Consigne 1 —
Répondez à chacune des questions suivantes en vous appuyant sur la critique du film de Damien Chazelle.
(a) Quel batteur de jazz Andrew rêve-t-il de devenir ?
(b) Dans quel orchestre Andrew est-il actif avant que Fletcher ne l'engage ?
(c) À quel personnage Fletcher fait-il penser ?
Consigne 2 —
Indiquez si chacune des affirmations suivantes concorde avec la critique du film de Damien Chazelle.
(a) Buddy Rich a appris la batterie dans un conservatoire.
(b) Andrew a plus de 20 ans.
(c) Andrew finit par exceller.
Consigne 3 —
Prolongez la critique du film de Damien Chazelle à la suite de sa dernière phrase.

======== Bloc de texte ========

Andrew, qui n’a pas encore 20
ans, a intégré un des plus prestigieux conservatoires de musique de Manhattan.
Son rêve, devenir le nouveau Buddy Rich, batteur de jazz totalement
autodidacte, reconnu pour sa technique et sa vitesse d’exécution. Il est actif
dans l’orchestre de 2ème classe de son conservatoire et son objectif
est d’être repéré par Fletcher, un professeur connu pour sa recherche constante
d’excellence, réputé féroce et intraitable, qui dirige l’orchestre phare du
conservatoire.
Andrew ne compte pas ses heures
de travail. Finalement, Fletcher l’engage dans son orchestre. Commence alors
pour Andrew un véritable chemin de croix. La relation entre le professeur et
son élève est plus qu’ambiguë. Andrew, entre fascination et répulsion, se soumet
à toutes les exigences de Fletcher, allant jusqu’à mettre à vif ses doigts à
force d’entraînements. Fletcher, dont les méthodes d’enseignements sont plus
que controversées, aligne les insultes, les humiliations, les manipulations
psychologiques pour tirer le meilleur de ses élèves.
Fletcher fait immanquablement
penser au Sergeant Hartmann du Full Metal Jacket de
Stanley Kubrick. Il parle fort, engueule ses troupes, met leur virilité en doute
en permanence. Comme dans le Kubrick, les effets de ce genre de traitement ne
se font pas attendre. Glaçant. Eprouvant.
Là où le film de Damien Chazelle
est ambigu, c’est que l’on ne sait pas vraiment s’il dénonce ce genre de
pédagogie ou s’il en fait l’apologie. En effet, au final, bien que certaines
séquences soient à la limite du supportable, il s’avère qu’Andrew excelle. Ecœuré,
en colère, mais diablement virtuose.

======== Données fournies ========

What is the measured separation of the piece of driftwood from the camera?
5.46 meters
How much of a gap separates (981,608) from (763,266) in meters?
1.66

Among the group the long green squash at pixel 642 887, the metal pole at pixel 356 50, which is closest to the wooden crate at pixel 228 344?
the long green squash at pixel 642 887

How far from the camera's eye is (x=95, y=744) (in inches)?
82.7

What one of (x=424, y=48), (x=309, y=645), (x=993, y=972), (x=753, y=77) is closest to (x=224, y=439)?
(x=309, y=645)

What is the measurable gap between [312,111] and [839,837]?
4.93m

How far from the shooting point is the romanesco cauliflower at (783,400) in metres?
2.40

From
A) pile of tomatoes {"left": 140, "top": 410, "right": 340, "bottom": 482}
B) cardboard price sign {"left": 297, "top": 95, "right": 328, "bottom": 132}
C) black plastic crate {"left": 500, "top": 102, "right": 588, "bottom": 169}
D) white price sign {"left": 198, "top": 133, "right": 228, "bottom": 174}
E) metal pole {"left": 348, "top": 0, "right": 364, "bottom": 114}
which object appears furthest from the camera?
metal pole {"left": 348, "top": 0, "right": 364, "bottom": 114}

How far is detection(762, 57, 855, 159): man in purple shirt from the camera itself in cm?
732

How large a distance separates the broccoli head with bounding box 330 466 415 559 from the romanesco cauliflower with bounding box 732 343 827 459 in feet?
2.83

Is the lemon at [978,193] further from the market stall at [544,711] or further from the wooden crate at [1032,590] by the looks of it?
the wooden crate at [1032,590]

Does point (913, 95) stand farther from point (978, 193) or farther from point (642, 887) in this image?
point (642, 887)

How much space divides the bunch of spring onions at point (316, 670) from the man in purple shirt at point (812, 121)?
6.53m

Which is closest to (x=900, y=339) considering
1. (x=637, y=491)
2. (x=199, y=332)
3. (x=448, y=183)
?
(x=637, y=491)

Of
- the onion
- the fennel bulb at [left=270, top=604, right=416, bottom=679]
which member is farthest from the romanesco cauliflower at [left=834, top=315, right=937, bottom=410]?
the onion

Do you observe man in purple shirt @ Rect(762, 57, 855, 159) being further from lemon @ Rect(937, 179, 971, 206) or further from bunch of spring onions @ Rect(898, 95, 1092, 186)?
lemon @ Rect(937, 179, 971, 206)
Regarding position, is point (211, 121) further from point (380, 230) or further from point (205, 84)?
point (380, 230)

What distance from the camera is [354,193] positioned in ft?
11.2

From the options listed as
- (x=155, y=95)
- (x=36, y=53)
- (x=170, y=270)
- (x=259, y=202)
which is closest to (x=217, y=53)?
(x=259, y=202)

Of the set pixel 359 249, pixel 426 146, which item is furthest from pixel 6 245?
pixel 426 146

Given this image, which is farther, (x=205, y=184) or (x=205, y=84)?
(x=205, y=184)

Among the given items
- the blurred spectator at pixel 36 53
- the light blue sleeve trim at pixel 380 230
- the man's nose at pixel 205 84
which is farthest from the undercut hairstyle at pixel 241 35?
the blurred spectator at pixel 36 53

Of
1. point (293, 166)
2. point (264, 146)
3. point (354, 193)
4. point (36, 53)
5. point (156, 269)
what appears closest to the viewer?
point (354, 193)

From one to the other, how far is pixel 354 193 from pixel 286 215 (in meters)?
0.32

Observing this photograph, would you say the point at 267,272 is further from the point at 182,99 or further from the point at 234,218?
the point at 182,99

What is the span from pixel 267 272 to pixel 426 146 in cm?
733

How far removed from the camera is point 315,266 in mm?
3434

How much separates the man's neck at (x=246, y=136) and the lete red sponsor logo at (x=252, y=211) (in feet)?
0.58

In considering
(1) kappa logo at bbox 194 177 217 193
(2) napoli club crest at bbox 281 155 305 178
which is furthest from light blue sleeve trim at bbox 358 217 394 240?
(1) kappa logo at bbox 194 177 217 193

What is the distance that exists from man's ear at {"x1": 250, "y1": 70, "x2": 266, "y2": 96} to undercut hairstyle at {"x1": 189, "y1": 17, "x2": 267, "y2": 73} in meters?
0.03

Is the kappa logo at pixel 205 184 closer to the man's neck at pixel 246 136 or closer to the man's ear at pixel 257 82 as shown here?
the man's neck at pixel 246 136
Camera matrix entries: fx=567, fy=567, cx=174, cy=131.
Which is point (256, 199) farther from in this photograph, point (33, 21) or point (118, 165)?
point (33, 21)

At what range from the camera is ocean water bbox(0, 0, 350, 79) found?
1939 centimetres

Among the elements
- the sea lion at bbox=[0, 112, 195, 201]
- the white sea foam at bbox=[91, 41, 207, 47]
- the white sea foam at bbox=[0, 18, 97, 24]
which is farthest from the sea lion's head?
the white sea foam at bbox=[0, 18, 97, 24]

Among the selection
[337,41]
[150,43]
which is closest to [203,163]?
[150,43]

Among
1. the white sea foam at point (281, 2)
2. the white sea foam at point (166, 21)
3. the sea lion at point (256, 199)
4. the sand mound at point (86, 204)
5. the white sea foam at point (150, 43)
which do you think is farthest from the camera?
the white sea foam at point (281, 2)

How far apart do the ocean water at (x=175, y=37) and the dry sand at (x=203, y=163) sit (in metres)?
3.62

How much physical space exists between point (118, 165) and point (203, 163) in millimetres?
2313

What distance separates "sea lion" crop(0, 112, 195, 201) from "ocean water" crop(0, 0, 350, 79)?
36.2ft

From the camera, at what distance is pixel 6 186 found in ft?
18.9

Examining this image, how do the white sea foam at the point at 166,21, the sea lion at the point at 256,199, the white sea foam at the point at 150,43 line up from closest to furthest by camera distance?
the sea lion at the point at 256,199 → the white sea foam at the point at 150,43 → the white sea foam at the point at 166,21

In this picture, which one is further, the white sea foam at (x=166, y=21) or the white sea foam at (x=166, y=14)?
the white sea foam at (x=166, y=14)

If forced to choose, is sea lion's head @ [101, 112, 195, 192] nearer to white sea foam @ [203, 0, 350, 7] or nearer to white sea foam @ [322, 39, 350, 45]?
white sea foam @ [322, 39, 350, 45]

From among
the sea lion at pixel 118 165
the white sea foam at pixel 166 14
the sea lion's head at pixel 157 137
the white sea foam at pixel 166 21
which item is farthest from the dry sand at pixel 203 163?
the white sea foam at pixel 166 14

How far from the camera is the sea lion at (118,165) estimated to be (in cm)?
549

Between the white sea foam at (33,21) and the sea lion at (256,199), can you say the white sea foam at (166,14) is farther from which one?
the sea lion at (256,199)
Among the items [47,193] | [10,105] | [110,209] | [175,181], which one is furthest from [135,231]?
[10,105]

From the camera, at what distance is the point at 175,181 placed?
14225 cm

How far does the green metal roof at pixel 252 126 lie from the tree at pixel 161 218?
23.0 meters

========

Réponse rédigée 1 —
(a) Buddy Rich.
(b) Dans l'orchestre de 2ème classe de son conservatoire.
(c) Au Sergeant Hartmann du Full Metal Jacket de Stanley Kubrick.

Réponse rédigée 2 —
(a) Non : « batteur de jazz totalement autodidacte ».
(b) Non : « Andrew, qui n’a pas encore 20 ans ».
(c) Oui : « il s’avère qu’Andrew excelle ».

Réponse rédigée 3 —
Les champs et contre-champs qu’utilisent
Chazelle accentuent l’impression de combat entre les deux musiciens. On a le
sentiment d’être sur un ring de boxe. On ne sait pas, jusqu’à la dernière
minute lequel des deux sera mis KO. On hésite longuement, tant le film suit
finalement une trame assez classique du film d’apprentissage : espoirs,
efforts, abandon, reprise de l’effort, désillusion. La lourdeur de certains
plans est accentuée par l’ambiance mordorée du studio dans lequel l’orchestre
répète. Quels contrastes !
Les solos de batterie donnent à
eux seuls un rythme infernal au film. Le rythme cardiaque s’accélère, le
souffle devient haletant. On souffre avec Andrew. Vraiment. Mais en même temps,
on se dit qu’il est un peu stupide : libre à lui de ne pas entrer dans ce jeu
de soumis-dominant. Manifestement, adepte du masochisme, il continue à se
soumettre aux caprices extravagants de son professeur, jusqu’à délaisser
complètement sa vie personnelle, mettant la jeune femme dont il est amoureux
sur le carreau.
Quant au personnage de Fletcher,
peut-on réellement lui reprocher sa recherche d’excellence ? Celui dont on
imagine la carrière de musicien soliste inachevée et quelque peu ratée, ne
fait-il pas un transfert sur ses élèves les plus doués ? Sa quête du
nouveau Charlie Parker – quête jusque-là vaine – ne le pousse-t-elle pas à
franchir des limites que certains considèrent comme inacceptables, mais qui ne
sont que le reflet de la passion absolue ? Il faut souffrir pour devenir grand,
serait le leitmotiv de ce film.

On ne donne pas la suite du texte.